What is needed is a word-for-word copy of the lines below from the one with "UNLV's Brandon McCoy, right, blocks" through the one with "Full length of", both included, with every picture left out.

[[ SUPPLIED DATA, beginning ]]

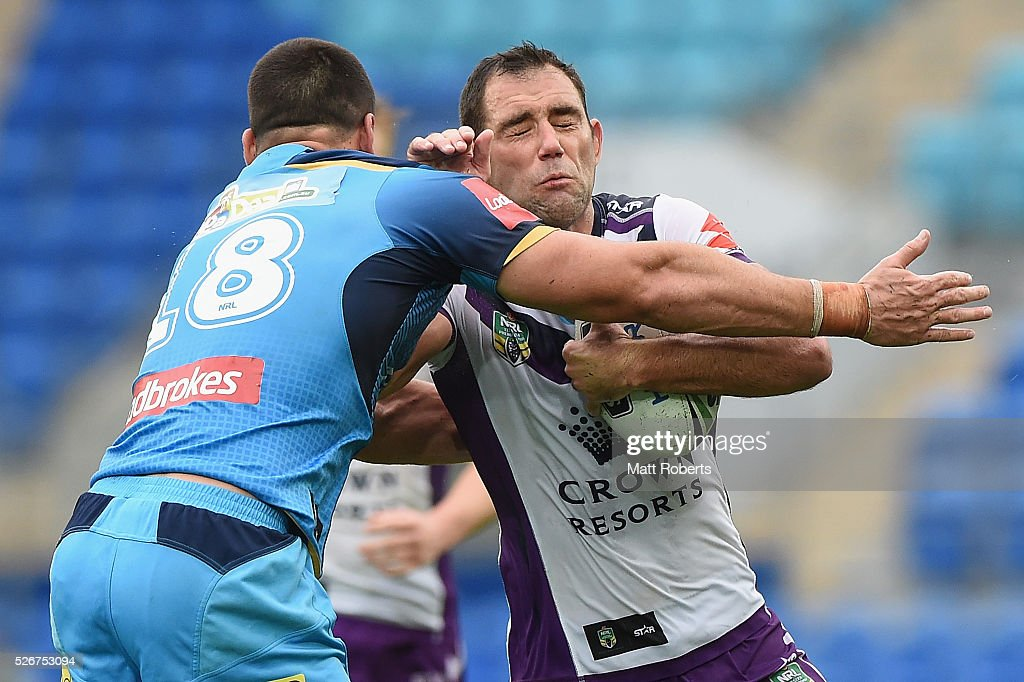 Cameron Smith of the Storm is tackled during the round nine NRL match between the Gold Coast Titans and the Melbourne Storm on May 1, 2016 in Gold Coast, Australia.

[[ SUPPLIED DATA, end ]]
[[ SUPPLIED DATA, beginning ]]

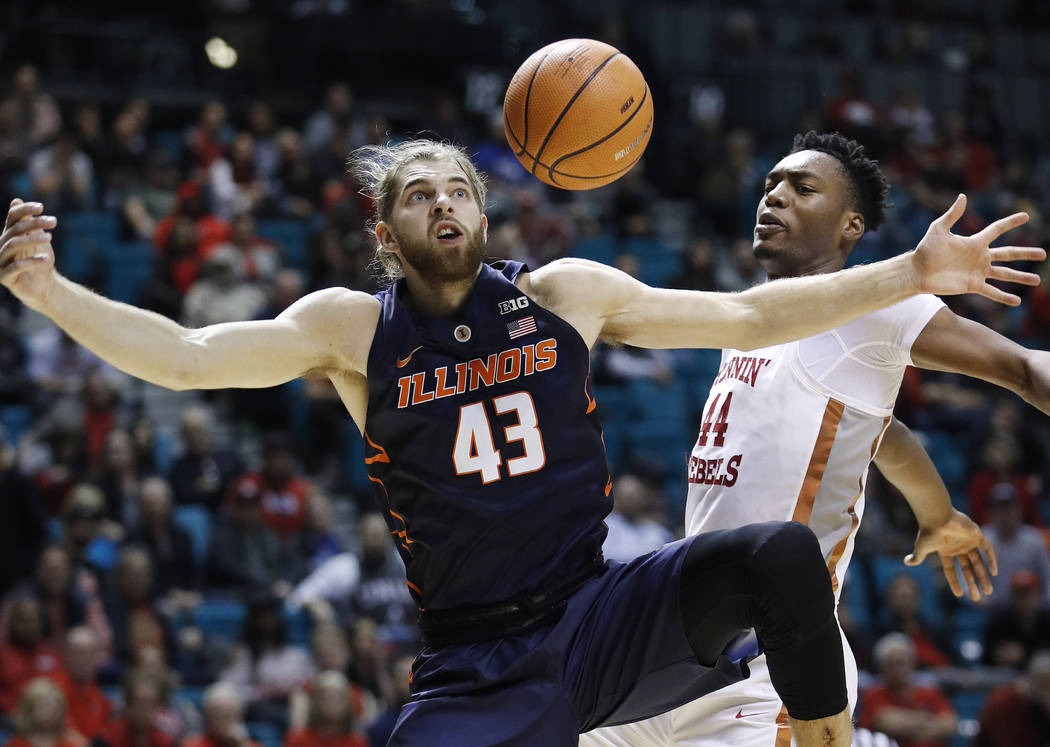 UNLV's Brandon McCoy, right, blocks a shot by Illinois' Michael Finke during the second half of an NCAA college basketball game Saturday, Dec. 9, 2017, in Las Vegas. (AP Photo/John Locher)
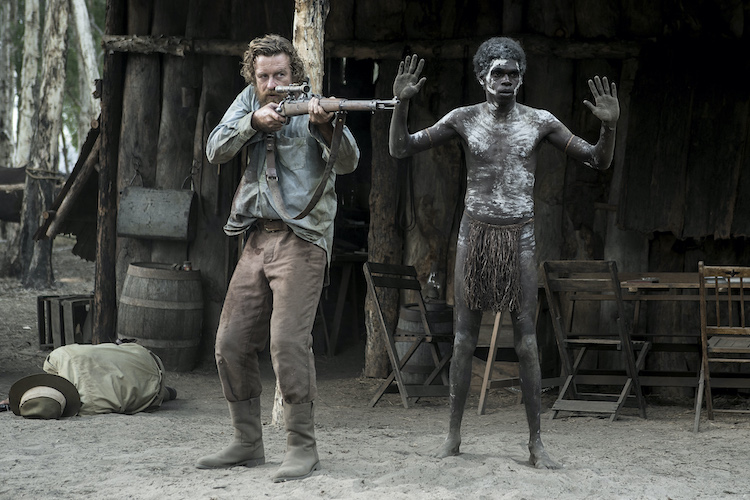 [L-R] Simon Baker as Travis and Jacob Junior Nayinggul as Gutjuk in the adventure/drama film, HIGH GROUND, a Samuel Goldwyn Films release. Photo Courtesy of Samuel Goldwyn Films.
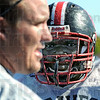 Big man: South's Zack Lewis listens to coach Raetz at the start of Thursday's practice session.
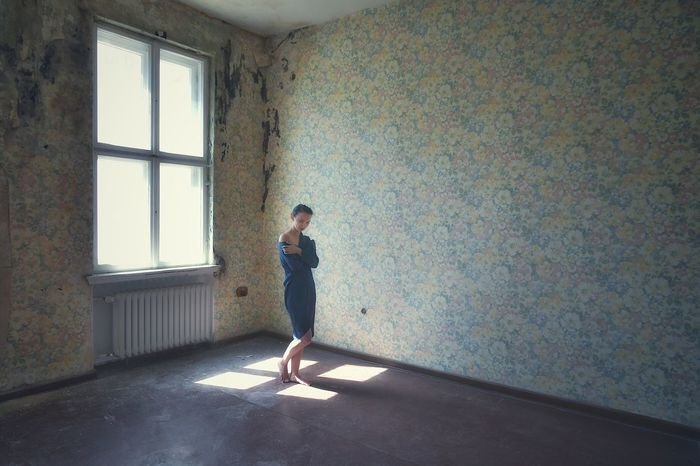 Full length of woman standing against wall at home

[[ SUPPLIED DATA, end ]]
[[ SUPPLIED DATA, beginning ]]

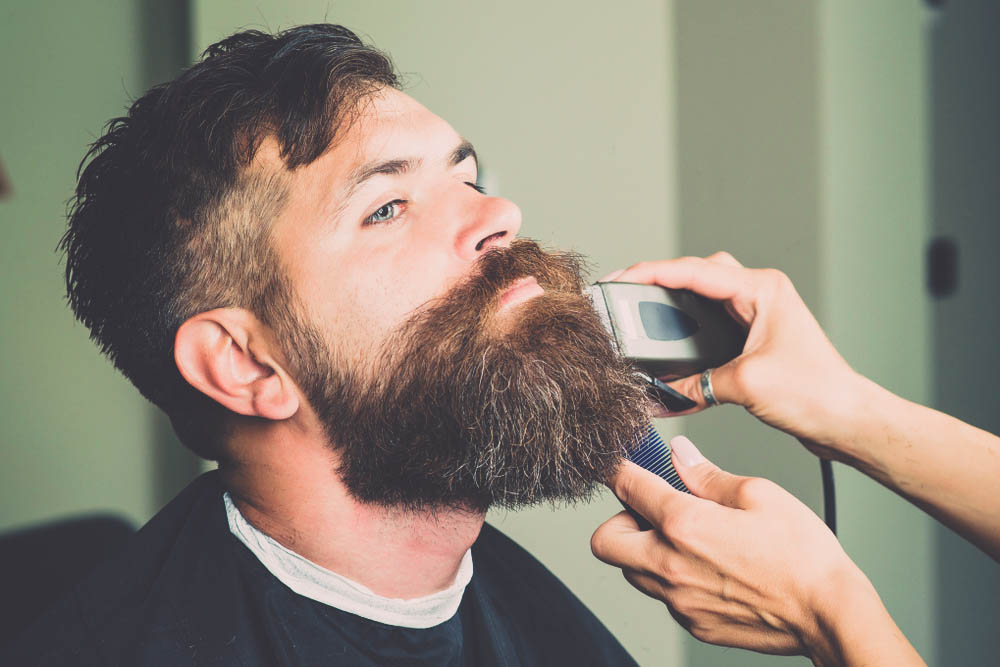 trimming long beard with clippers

[[ SUPPLIED DATA, end ]]

*COMPLETED EXERCISE:*
 UNLV's Brandon McCoy, right, blocks a shot by Illinois' Michael Finke during the second half of an NCAA college basketball game Saturday, Dec. 9, 2017, in Las Vegas. (AP Photo/John Locher)
 [L-R] Simon Baker as Travis and Jacob Junior Nayinggul as Gutjuk in the adventure/drama film, HIGH GROUND, a Samuel Goldwyn Films release. Photo Courtesy of Samuel Goldwyn Films.
 Big man: South's Zack Lewis listens to coach Raetz at the start of Thursday's practice session.
 Full length of woman standing against wall at home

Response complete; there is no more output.